Hmm. It didn't even occur to me that such a thing would be possible. In the past I've solved that problem by either writing the capability into the CMS from the beginning, usually using a custom templating system that spits out a chunk of HTML which can be either sent to the browser or written to disk, or by using wget.

comp.lang.c refugee
Tuesday, October 19, 2004

I also use a template driven system but it behaves a little differently that what you're describing.  A developer basically builds .aspx templates and then I provide a few different webcontrols (html content, links, documents, etc.) that they can drag/drop onto their template.  At runtime, a page request (http://www.example.com/page.html) is intercepted and translated to a request for the page's template (url rewrite to http://www.example.com/Templates/MyTemplate.aspx?pageGuid=XXX) and all the CMS controls fill themselves according to the pageGuid.  Since the developer can have other dynamic things going on inside the template (like dynamic menu building, etc.) I need to actually have asp.net process the page so I can see what it'll actually render as to the browser.  Once I have that I can just dump it to an .html file.
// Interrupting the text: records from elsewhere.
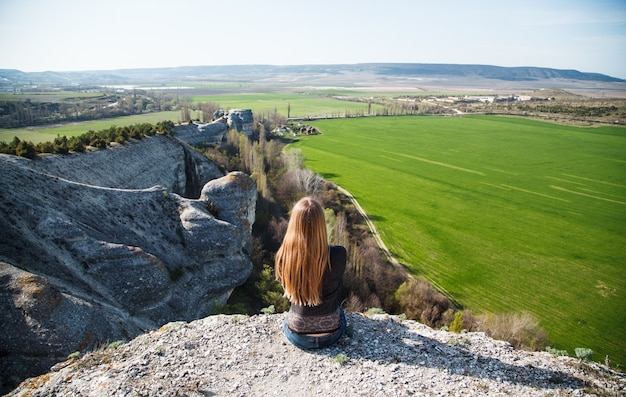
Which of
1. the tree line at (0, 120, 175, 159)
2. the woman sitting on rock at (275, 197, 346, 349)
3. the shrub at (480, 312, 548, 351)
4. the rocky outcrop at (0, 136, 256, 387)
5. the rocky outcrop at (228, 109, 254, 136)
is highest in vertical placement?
the rocky outcrop at (228, 109, 254, 136)

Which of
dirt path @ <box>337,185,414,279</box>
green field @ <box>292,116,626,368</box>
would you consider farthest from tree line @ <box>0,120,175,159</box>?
green field @ <box>292,116,626,368</box>

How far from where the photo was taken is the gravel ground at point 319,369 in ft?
25.2

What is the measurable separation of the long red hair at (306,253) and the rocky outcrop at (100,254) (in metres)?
8.62

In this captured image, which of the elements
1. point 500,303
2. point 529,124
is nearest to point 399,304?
point 500,303

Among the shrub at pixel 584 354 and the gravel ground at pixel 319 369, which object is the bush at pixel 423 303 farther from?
the gravel ground at pixel 319 369

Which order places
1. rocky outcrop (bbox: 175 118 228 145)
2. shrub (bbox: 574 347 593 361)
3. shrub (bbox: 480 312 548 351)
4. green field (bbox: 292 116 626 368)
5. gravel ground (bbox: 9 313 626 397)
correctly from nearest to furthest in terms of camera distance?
1. gravel ground (bbox: 9 313 626 397)
2. shrub (bbox: 574 347 593 361)
3. shrub (bbox: 480 312 548 351)
4. green field (bbox: 292 116 626 368)
5. rocky outcrop (bbox: 175 118 228 145)

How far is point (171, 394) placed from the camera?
24.6 ft

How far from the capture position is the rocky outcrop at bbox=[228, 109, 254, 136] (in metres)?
66.9

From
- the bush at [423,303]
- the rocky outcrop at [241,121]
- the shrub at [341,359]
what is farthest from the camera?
the rocky outcrop at [241,121]

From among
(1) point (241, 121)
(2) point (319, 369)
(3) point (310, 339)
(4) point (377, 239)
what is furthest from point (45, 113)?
(2) point (319, 369)

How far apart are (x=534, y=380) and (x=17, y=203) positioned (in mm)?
19643

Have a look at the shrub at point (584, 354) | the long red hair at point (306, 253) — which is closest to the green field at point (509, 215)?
the shrub at point (584, 354)

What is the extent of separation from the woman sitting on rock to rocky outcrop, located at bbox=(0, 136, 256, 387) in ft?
26.9

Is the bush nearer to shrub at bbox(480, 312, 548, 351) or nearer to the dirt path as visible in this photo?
shrub at bbox(480, 312, 548, 351)
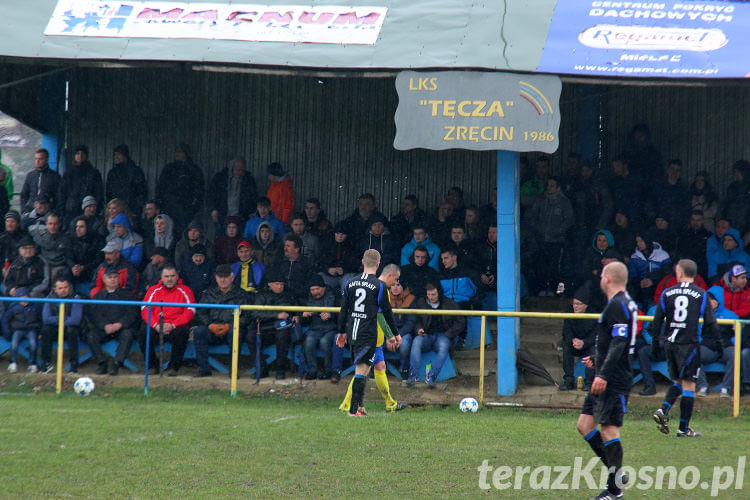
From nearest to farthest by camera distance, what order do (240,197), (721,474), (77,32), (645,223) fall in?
1. (721,474)
2. (77,32)
3. (645,223)
4. (240,197)

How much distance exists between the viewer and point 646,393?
1141 centimetres

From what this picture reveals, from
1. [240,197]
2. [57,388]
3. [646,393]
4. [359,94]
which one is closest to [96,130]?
[240,197]

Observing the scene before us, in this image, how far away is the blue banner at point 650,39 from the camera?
1179 centimetres

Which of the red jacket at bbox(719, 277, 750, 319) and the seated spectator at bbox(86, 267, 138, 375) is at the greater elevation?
the red jacket at bbox(719, 277, 750, 319)

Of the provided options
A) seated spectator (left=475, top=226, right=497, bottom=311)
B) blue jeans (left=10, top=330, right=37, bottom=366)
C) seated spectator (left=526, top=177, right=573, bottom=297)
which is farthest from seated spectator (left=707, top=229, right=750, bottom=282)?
blue jeans (left=10, top=330, right=37, bottom=366)

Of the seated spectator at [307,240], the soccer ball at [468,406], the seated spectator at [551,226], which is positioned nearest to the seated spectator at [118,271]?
the seated spectator at [307,240]

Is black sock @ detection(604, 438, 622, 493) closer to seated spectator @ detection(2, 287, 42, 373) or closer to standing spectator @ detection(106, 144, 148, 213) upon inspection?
seated spectator @ detection(2, 287, 42, 373)

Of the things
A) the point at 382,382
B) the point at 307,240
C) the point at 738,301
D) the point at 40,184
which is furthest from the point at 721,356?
the point at 40,184

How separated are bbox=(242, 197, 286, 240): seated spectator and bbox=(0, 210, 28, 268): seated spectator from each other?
3.41 metres

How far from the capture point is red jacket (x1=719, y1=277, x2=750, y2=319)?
11914 mm

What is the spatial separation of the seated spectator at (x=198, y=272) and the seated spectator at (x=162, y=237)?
2.58 feet

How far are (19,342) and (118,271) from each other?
5.47ft

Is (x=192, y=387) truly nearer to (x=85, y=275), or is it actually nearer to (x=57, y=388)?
(x=57, y=388)

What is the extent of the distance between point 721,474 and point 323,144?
1078 centimetres
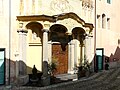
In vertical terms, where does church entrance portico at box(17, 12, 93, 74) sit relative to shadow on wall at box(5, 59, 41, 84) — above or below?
above

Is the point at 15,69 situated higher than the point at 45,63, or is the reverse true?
the point at 45,63

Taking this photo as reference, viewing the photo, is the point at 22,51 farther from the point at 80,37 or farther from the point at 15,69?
the point at 80,37

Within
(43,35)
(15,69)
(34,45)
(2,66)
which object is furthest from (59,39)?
(2,66)

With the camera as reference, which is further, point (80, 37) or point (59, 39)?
point (80, 37)

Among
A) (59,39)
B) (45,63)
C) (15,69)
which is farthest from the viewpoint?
(59,39)

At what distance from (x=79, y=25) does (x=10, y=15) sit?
615 cm

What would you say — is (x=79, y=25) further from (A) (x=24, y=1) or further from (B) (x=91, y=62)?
(A) (x=24, y=1)

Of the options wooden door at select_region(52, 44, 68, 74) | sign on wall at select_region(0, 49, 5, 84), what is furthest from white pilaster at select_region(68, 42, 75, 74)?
sign on wall at select_region(0, 49, 5, 84)

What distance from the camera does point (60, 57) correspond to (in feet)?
72.7

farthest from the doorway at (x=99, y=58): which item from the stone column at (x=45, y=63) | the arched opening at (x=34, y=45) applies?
the stone column at (x=45, y=63)

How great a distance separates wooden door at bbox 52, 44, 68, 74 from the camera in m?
21.5

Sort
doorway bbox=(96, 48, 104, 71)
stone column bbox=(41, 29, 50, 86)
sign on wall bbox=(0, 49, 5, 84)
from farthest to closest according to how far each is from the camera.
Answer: doorway bbox=(96, 48, 104, 71) → stone column bbox=(41, 29, 50, 86) → sign on wall bbox=(0, 49, 5, 84)

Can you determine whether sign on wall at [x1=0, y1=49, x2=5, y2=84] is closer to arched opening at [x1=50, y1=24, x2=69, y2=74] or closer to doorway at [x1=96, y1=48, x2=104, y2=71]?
arched opening at [x1=50, y1=24, x2=69, y2=74]

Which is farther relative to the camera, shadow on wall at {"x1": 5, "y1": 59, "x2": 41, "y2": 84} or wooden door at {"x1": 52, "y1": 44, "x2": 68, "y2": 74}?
wooden door at {"x1": 52, "y1": 44, "x2": 68, "y2": 74}
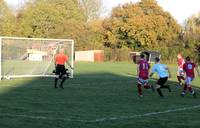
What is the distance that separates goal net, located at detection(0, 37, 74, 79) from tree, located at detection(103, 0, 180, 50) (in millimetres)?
49002

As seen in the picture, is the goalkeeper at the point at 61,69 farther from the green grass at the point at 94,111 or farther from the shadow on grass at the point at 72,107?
the green grass at the point at 94,111

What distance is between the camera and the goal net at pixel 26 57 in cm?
3300

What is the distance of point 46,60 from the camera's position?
3409 centimetres

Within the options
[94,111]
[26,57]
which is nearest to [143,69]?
[94,111]

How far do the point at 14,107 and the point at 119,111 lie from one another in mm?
3030

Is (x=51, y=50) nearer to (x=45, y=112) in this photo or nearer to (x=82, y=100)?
(x=82, y=100)

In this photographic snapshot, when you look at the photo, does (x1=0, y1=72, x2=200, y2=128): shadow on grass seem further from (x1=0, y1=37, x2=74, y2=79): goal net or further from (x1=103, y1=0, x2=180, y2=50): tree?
(x1=103, y1=0, x2=180, y2=50): tree

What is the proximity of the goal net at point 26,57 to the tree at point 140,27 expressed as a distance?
161 feet

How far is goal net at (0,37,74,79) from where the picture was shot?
3300cm

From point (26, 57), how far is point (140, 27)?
169 ft

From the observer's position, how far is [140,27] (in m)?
83.6

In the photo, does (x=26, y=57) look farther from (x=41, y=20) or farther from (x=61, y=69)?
(x=41, y=20)

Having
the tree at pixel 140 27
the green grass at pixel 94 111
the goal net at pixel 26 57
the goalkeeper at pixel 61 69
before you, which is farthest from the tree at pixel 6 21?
the green grass at pixel 94 111

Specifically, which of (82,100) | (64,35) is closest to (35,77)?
(82,100)
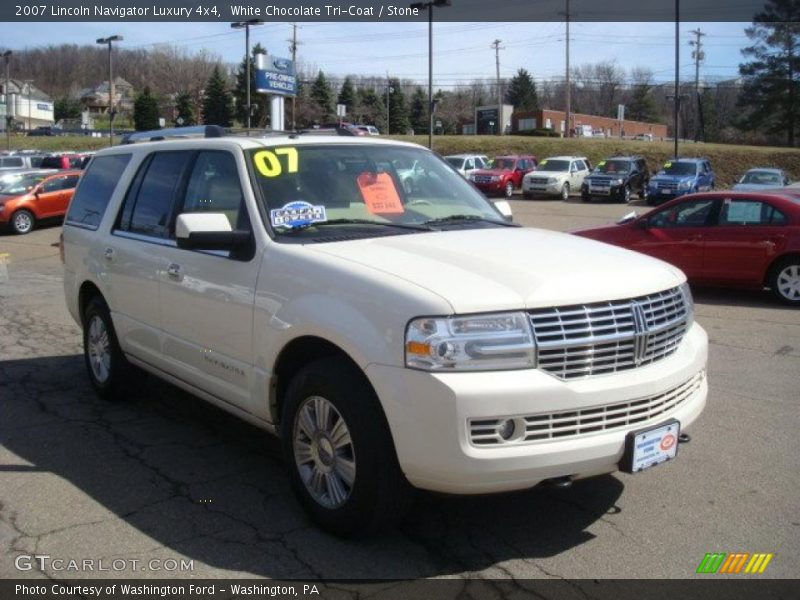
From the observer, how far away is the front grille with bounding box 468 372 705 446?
3.25 meters

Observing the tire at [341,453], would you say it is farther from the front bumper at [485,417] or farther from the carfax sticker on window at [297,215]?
the carfax sticker on window at [297,215]

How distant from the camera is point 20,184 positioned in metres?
23.6

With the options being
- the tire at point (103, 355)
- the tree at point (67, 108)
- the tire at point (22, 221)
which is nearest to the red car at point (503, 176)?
the tire at point (22, 221)

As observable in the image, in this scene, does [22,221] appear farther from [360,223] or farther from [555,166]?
[555,166]

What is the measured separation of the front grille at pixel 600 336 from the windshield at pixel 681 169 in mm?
31940

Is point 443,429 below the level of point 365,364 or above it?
below

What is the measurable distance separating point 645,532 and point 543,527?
496 mm

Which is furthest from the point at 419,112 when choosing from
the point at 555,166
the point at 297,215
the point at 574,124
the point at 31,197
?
the point at 297,215

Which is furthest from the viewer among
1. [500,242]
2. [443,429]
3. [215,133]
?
[215,133]

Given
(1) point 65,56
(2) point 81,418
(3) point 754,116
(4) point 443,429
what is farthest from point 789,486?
(1) point 65,56

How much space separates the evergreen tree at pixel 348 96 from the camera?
102250 millimetres

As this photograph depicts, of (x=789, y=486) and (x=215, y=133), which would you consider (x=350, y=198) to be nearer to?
(x=215, y=133)

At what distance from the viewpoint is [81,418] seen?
19.2ft

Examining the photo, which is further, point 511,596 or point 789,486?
point 789,486
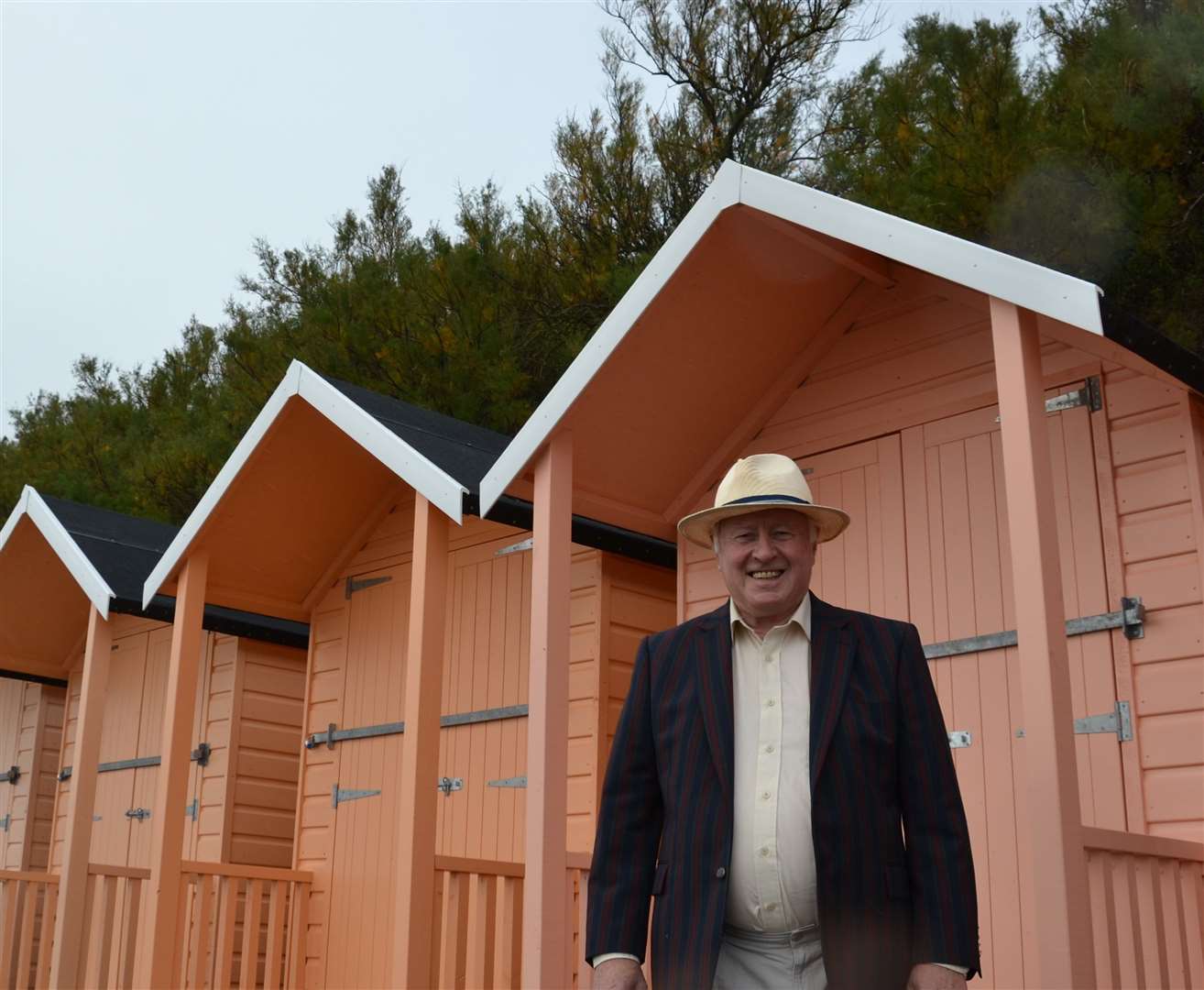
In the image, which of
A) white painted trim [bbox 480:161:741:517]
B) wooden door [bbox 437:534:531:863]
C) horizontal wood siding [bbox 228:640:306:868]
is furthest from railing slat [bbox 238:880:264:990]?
white painted trim [bbox 480:161:741:517]

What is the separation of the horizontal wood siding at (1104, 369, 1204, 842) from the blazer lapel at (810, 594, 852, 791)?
2.65 m

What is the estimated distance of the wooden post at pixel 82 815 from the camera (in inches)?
333

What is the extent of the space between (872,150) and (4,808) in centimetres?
896

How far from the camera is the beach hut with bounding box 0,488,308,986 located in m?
8.72

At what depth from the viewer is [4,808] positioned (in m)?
12.1

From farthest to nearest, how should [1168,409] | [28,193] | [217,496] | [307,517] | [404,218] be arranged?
[28,193] → [404,218] → [307,517] → [217,496] → [1168,409]

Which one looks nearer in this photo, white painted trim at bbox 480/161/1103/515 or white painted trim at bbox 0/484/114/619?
white painted trim at bbox 480/161/1103/515

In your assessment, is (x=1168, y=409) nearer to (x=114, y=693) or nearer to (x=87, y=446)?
(x=114, y=693)

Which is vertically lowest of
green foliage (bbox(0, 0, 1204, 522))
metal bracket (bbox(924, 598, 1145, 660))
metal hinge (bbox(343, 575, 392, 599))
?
metal bracket (bbox(924, 598, 1145, 660))

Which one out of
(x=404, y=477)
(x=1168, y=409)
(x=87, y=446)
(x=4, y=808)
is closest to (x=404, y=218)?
(x=87, y=446)

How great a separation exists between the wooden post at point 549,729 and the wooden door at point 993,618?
1.46 meters

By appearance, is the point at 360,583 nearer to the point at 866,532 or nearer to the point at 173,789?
the point at 173,789

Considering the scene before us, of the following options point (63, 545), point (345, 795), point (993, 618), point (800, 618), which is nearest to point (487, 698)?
point (345, 795)

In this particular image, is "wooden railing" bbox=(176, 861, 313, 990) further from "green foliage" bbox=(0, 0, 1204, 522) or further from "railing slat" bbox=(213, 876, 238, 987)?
"green foliage" bbox=(0, 0, 1204, 522)
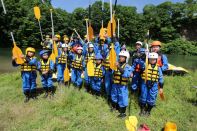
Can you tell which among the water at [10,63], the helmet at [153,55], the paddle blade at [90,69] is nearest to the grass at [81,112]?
the paddle blade at [90,69]

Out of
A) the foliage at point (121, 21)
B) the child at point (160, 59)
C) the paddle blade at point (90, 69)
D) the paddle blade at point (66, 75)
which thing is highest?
the foliage at point (121, 21)

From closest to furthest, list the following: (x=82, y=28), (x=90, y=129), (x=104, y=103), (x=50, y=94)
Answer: (x=90, y=129), (x=104, y=103), (x=50, y=94), (x=82, y=28)

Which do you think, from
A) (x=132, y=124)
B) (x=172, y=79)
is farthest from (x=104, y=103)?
(x=132, y=124)

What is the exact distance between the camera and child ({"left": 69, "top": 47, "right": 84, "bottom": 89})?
8852 millimetres

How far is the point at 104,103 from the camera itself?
7.79m

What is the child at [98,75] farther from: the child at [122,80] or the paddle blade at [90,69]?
the child at [122,80]

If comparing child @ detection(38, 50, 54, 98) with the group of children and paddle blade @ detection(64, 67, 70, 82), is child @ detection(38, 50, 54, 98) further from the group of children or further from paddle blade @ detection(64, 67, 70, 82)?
paddle blade @ detection(64, 67, 70, 82)

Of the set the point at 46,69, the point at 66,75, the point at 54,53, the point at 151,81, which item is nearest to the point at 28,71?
the point at 46,69

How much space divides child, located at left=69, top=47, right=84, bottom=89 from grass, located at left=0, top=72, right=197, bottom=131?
35cm

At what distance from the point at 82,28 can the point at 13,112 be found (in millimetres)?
35814

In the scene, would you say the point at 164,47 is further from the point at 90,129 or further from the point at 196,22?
the point at 90,129

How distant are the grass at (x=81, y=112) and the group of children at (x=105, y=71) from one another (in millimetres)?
291

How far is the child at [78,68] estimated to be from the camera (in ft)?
29.0

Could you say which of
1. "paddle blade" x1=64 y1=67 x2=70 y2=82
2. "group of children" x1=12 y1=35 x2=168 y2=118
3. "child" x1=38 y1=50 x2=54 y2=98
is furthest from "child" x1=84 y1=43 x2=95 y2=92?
"child" x1=38 y1=50 x2=54 y2=98
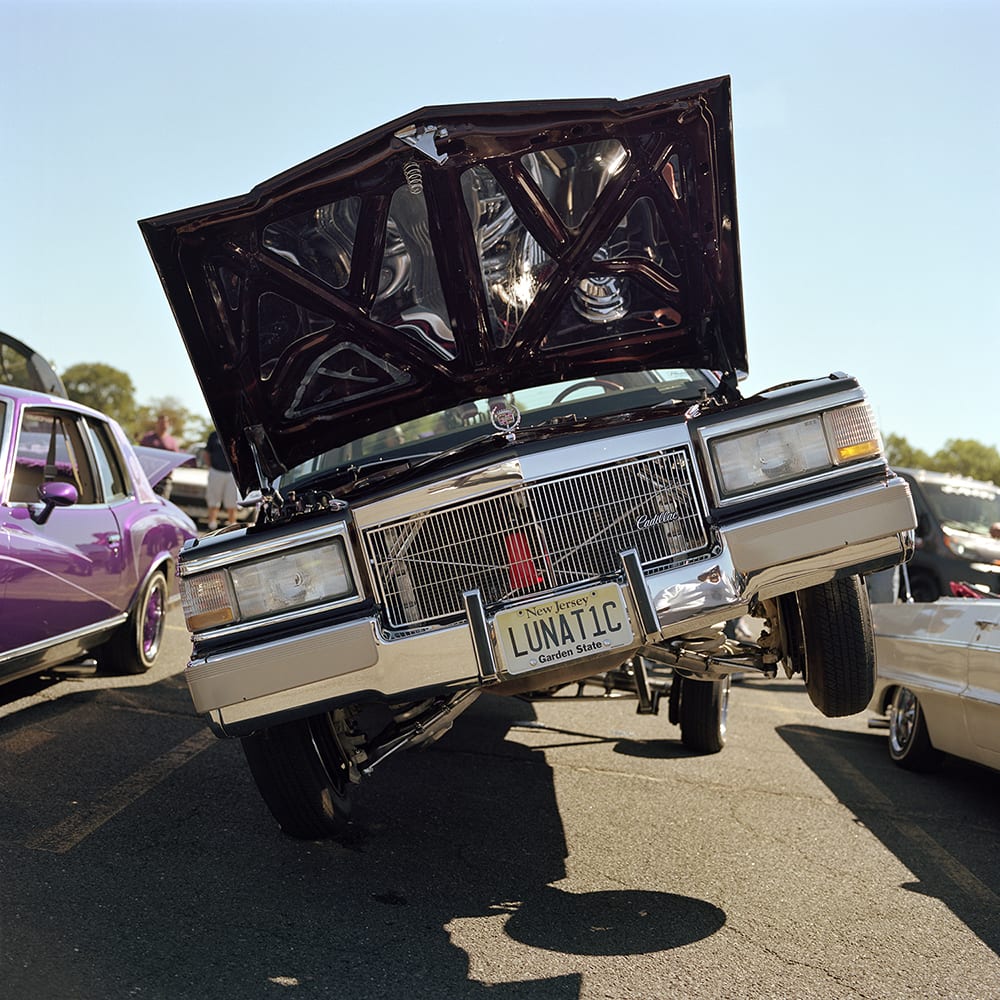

Wrote the utility to do this yesterday and it's working really well.  I have about a two hundred page test site and it dumped everything to .html files in about five seconds.  Adds a nice feature to my product that you can deploy your sites to Apache/Unix if you want to.

smallbiz
Tuesday, October 19, 2004

There's essentially two ways to do this. The first is the way you describe - use WebRequest and act like a browser.

The second would be to write a custom HttpModule that sits at the end of the response pipeline and capture it there. This is a bit harder to do; for what you want (spidering a site) I'd recommend the first method.

Chris Tavares
Tuesday, October 19, 2004

Chris, would you mind describing how I can capture the output in an HttpModule?  I already have one built to intercept incoming requests but I couldn't figure out how to get the HTML sent back to the browser in one of the HttpModule's event handlers (like EndRequest).

I am doing it the first way you mentioned and it works great but I'm just curious as to how you'd get the second way to work as I couldn't figure out how to do that.

smallbiz
Wednesday, October 20, 2004

Look into Response.Filter - you can attach your own Stream here, through which all the output goes.